To further validate the proposed method for fault detection in building electrical systems, it was compared with the BP and GA-BP models, respectively. The plot of the FPR-TPR binary is called the ROC curve, which makes it easier to determine the ability of a classifier to detect samples at a given threshold. The ROC curves of the three models are shown in Fig. 8.

Fig. 8ROC curves of three models

From Fig. 8, the AUC values of the research ELM algorithm-based model with BP model and GA-BP model are 0.92, 0.87 and 0.63, respectively. The results indicated that the research model was better than other two algorithm models for fault discrimination of building electrical systems.

4.2. Comparative analysis of performance of three fault diagnosis models for building electrical systems

Finally, to study the accuracy of the proposed methods for fault diagnosis of building electrical systems, they are compared with the BP and GA-BP models respectively. In order to avoid chance in calculation and to lessen the impact of random initial values on the results, the three methods are computed ten times to take the average value. Their performance comparison results are shown in Table 3. As the connection weights of its input and implied layers in ELM theory are random in nature.
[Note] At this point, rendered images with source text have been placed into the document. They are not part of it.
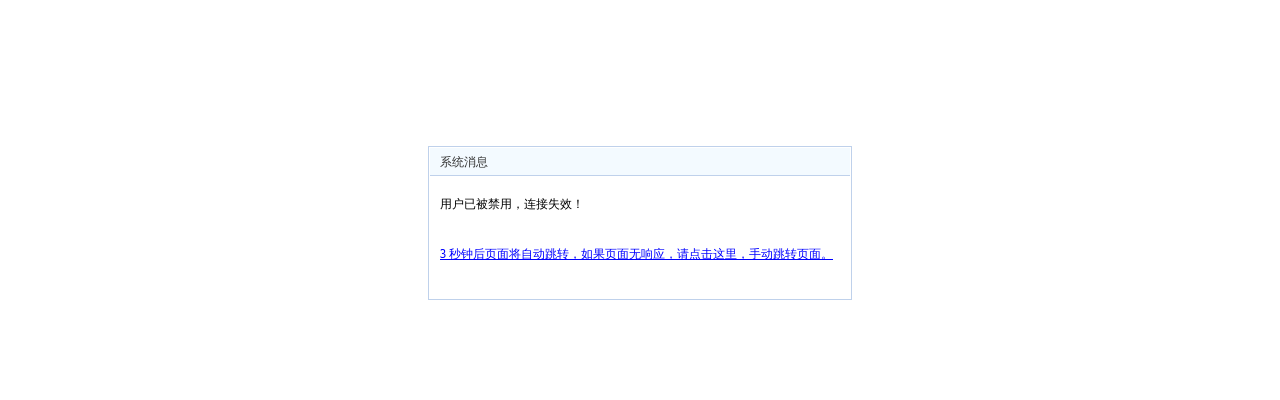

--- FILE ---
content_type: text/html; charset=utf-8
request_url: http://dd.ma/0CzzjBl8
body_size: 929
content:
﻿<!DOCTYPE html PUBLIC "-//W3C//DTD XHTML 1.0 Transitional//EN" "http://www.w3.org/TR/xhtml1/DTD/xhtml1-transitional.dtd">
<html xmlns="http://www.w3.org/1999/xhtml">
<head>
<meta http-equiv="Content-Type" content="text/html; charset=utf-8" />
<title>系统消息</title>
<meta http-equiv="Pragma" content="no-cache" /><meta http-equiv="refresh" content="3;url=http://dd.ma/"><style>
#redirect { 
    border:1px solid #BFD1EB;
    padding:1px; 
    width:420px; 
    margin:120px auto 0 auto; 
    height:150px; 
    font-size:12px; 
}
#redirect h1 { 
    font-size: 12px;
    margin:0;
    padding:6px 5px 4px 10px;
    color:#333;
    font-weight:normal;
    background:#F3FAFF;
    border-bottom:1px solid #BFD1EB;
}
#redirect a { 
    margin: 0 5px;
    color:#0000FF;
}
#redirect #msg { 
    margin: 20px 10px 10px 10px;
    height: 40px;
}
#redirect #return { 
    margin: 5px;
}
</style>
</head>
<body>
    <div id="redirect">
        <h1>系统消息</h1>
        <div id="msg">用户已被禁用，连接失效！</div>        <div id="return"><a href="http://dd.ma/">3 秒钟后页面将自动跳转，如果页面无响应，请点击这里，手动跳转页面。</a>
			        </div>
		    </div>
	<script>
var _hmt = _hmt || [];
(function() {
  var hm = document.createElement("script");
  hm.src = "//hm.baidu.com/hm.js?c8d9e252135e551be91dd5f44d9cecc4";
  var s = document.getElementsByTagName("script")[0]; 
  s.parentNode.insertBefore(hm, s);
})();
</script>

</body>
</html>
Table 3 shows that the ELM algorithm has the lowest value for the root mean square error of fault classification, which is 0.3521. The GA-BP and BP algorithms have lower RMS errors of 0.2315 and 0.4402 lower respectively. The overall accuracy of ELM fault identification is much higher than the other two algorithms, being 3.63 % higher than the GA-BP algorithm and 8.18 % higher than the BP algorithm. In addition, in terms of running time, the ELM algorithm takes only 0.427 s, which is faster than the other two algorithms. In summary, the ELM algorithm has certain advantages over traditional algorithms in terms of recognition and running time.
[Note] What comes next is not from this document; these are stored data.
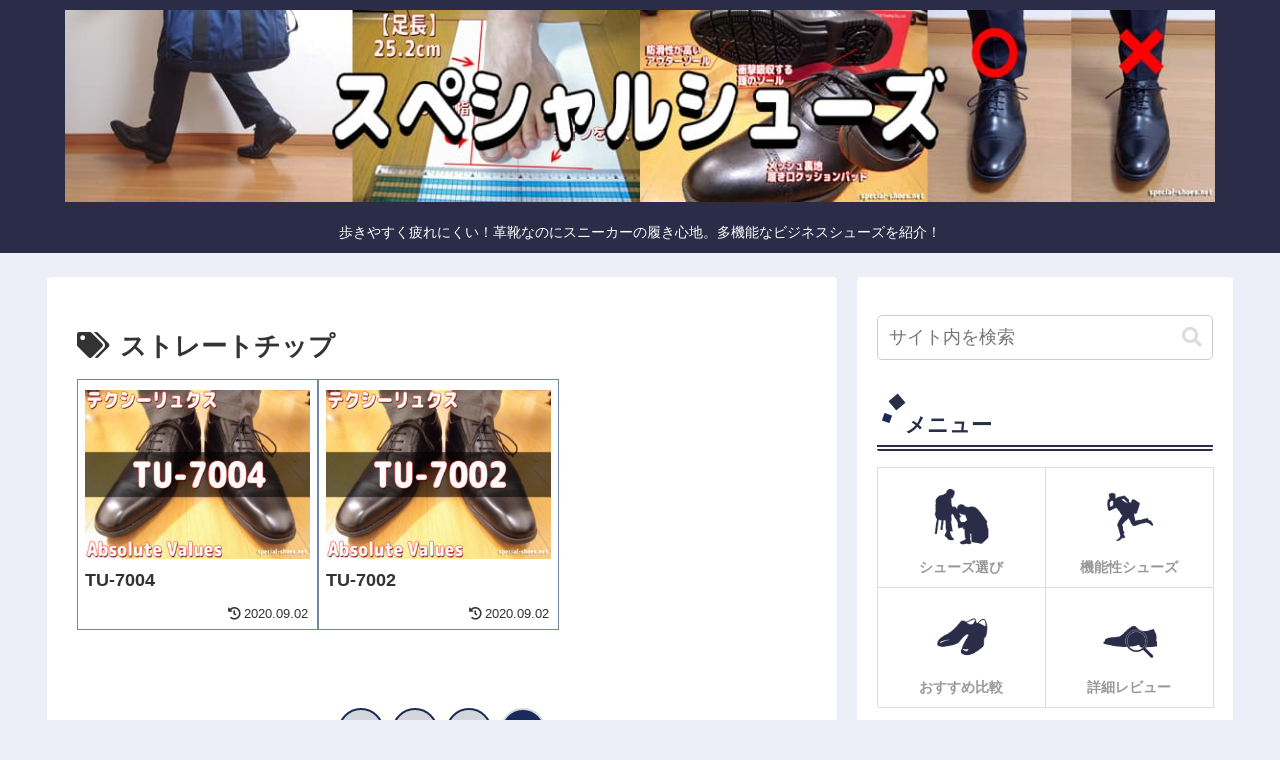

--- FILE ---
content_type: application/javascript; charset=utf-8;
request_url: https://dalc.valuecommerce.com/app3?p=885580164&_s=https%3A%2F%2Fspecial-shoes.net%2Fbusiness%2Ftag%2Fstraighttip%2Fpage%2F3%2F&vf=iVBORw0KGgoAAAANSUhEUgAAAAMAAAADCAYAAABWKLW%2FAAAAMElEQVQYV2NkFGP4nxGVxfBmwkwGxg5Nof%2BBZekMhq97GBh3c3X9D3j2hsFGoIsBAAx1DjnK5F0TAAAAAElFTkSuQmCC
body_size: 738
content:
vc_linkswitch_callback({"t":"69706a56","r":"aXBqVgABO38S2Z95CooERAqKC5bOtA","ub":"aXBqVQADiCkS2Z95CooFuwqKC%2FB2Rw%3D%3D","vcid":"8hPmUwzBusAAKKQcsUdHmbV_CkFlrXDUmoQvOjjCTKSiSxJ-XUUD7hIGrQ4CNsq4pkx4aR9zE828O8Dgr5P5gA","vcpub":"0.080767","p":885580164,"paypaymall.yahoo.co.jp":{"a":"2821580","m":"2201292","g":"1f613e7f8c"},"s":3436066,"approach.yahoo.co.jp":{"a":"2821580","m":"2201292","g":"1f613e7f8c"},"paypaystep.yahoo.co.jp":{"a":"2821580","m":"2201292","g":"1f613e7f8c"},"mini-shopping.yahoo.co.jp":{"a":"2821580","m":"2201292","g":"1f613e7f8c"},"shopping.geocities.jp":{"a":"2821580","m":"2201292","g":"1f613e7f8c"},"l":4,"shopping.yahoo.co.jp":{"a":"2821580","m":"2201292","g":"1f613e7f8c"}})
As can be seen from Fig. 9, BP has a worse performance in terms of accuracy, comparing its results with those of ELM, the RMSE of BP is 0.4402 higher. The RMSE of the GA-BP model is 0.2315 higher than that of the ELM-based model. The ELM-based model has a 97.27 % correct rate in fault discrimination, which is better than other traditional or extended fault diagnosis monitoring models. In addition, the ELM model is faster in terms of model training time than the other models compared. As shown in Fig. 9, the monitoring accuracy of the research model is compared with the two more advanced fault diagnosis models in literature [12] and literature [13].
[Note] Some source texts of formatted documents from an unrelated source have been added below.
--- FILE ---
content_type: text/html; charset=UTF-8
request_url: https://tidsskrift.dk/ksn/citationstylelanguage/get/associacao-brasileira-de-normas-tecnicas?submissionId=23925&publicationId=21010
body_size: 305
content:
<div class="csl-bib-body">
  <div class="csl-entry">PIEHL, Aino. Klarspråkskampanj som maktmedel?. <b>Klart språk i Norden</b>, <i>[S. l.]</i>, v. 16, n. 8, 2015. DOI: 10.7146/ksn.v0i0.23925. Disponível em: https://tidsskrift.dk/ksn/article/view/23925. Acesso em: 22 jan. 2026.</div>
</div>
Fig. 9Monitoring accuracy comparison results of different models

From Fig. 9, the ELM model data predicts small fluctuations, tends to be smooth and has a better monitoring accuracy of up to 98.6 %. Therefore, the proposed method can effectively and accurately diagnose and monitor the fault categories of building electrical systems and meet the real-time requirements. In summary, the ELM algorithm-based fault diagnosis and monitoring model for building electrical systems is optimal in terms of generalization performance, correct prediction rate and computation speed, and diagnosis and monitoring accuracy.